Because of this theorem, when teaching introductory vectors and linear algebra, there is no pragmatic need to bring up dual spaces.  It is mostly sufficient to express any dual vector operation in terms of a vector and dot product.
The problems occur when we need to go beyond finite dimensional spaces.  We then need to deal with those unbounded linear functionals explicitly when they are used.

The “dot product” of two functions

Now consider the vector space of all real valued functions.  To implement an inner product and norm we have to restrict to a subspace where those operations are finite but we can gloss over such details for this discussion.  We define the following inner (dot) product between two suitable vectors:

$$f\bullet g = \int_{-\infty}^\infty f(x)g(x)dx$$

Note that with an inner product we also have a norm and can thus normalize our functions (construct “unit vectors”).
$$\lVert f\rVert = \sqrt{ f\bullet f} = \sqrt{\int_{-\infty}^\infty f^2(x) dx}$$

So for example for $f(x)=\frac{1}{x^2+1}$ and $g(x)=e^{-x^2/2}$ we have:
$$f\bullet g = \int_{-\infty}^\infty e^{-x^2/2}\frac{1}{x^2+1} dx  \approx 1.64354$$
and
$$\lVert f \rVert =\sqrt{ \int_{-\infty}^\infty [e^{-x^2/2}]^2 dx }= \sqrt[4]{\pi}\approx 1.3313$$
Hence, $\hat{f}(x) = \frac{1}{\sqrt[4]{\pi}}f(x)$ is a normalized function i.e. a “unit vector” in this $L^2$ space.
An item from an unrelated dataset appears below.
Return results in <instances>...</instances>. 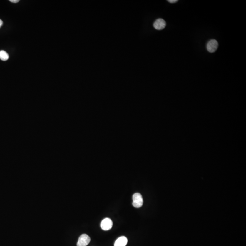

For many functions the integral defining their norm will diverge or just can’t be defined.  So, we toss those cases out and restrict our considerations to the set functions of finite norm.  This again defines a vector space, $L^2(\mathbb{R})$ the space of square integrable functions.  Since the norm is defined in terms of an inner product this is an inner product space.

The evaluation functional

Unfortunately, for unbounded linear functionals the Riesz’s representation theorem fails.  One might think this is not too important.  But, one will be surprised to see how often an important operation involves a linear functional which is unbounded.

We can define the set of evaluation functionals, $E_a, a\in\mathbb{R}$ such that $E_a[f] = f(a)$.

• They are functionals in that they map functions to numbers.
• That they are linear is trivial:
  $$E_a[\alpha f+\beta g]=\alpha f(a)+\beta g(a) = \alpha E_a[f]+\beta E_a[g]$$
• That they are unbounded (in $L^2(S)$) is fairly easy to demonstrate.  For example, in $L^2(\mathbb{R})$ the square root of the probability density function for a normal random variable has unit norm, $1$ (the total probability).
  As the standard deviation approaches zero, the probability density at the mean approaches infinity.  Evaluation at the mean is thus an unbounded linear functional.

Thus, the contrapositive form of Riesz’s representation theorem says there is no function $\phi$ such that:
$$E_a[f] = \int_{-\infty}^\infty \phi(x)f(x)dx.$$
But we can pretend that there is by defining the convenient notation:
$$\int_{-\infty}^\infty \delta(x-a)f(x)dx \equiv E_a[f]=f(a)$$

Evaluation is at the heart of what we mean by functions.  The Dirac delta function and its (both literal and figurative) derivatives are thus exceedingly useful convenient notation. So, we shall exit this rabbit-hole here, though there is much more we could explore.  Hopefully this exposition can provide some inspiration in exploring similar questions such as “What is a wave function?” and “What is a field?”.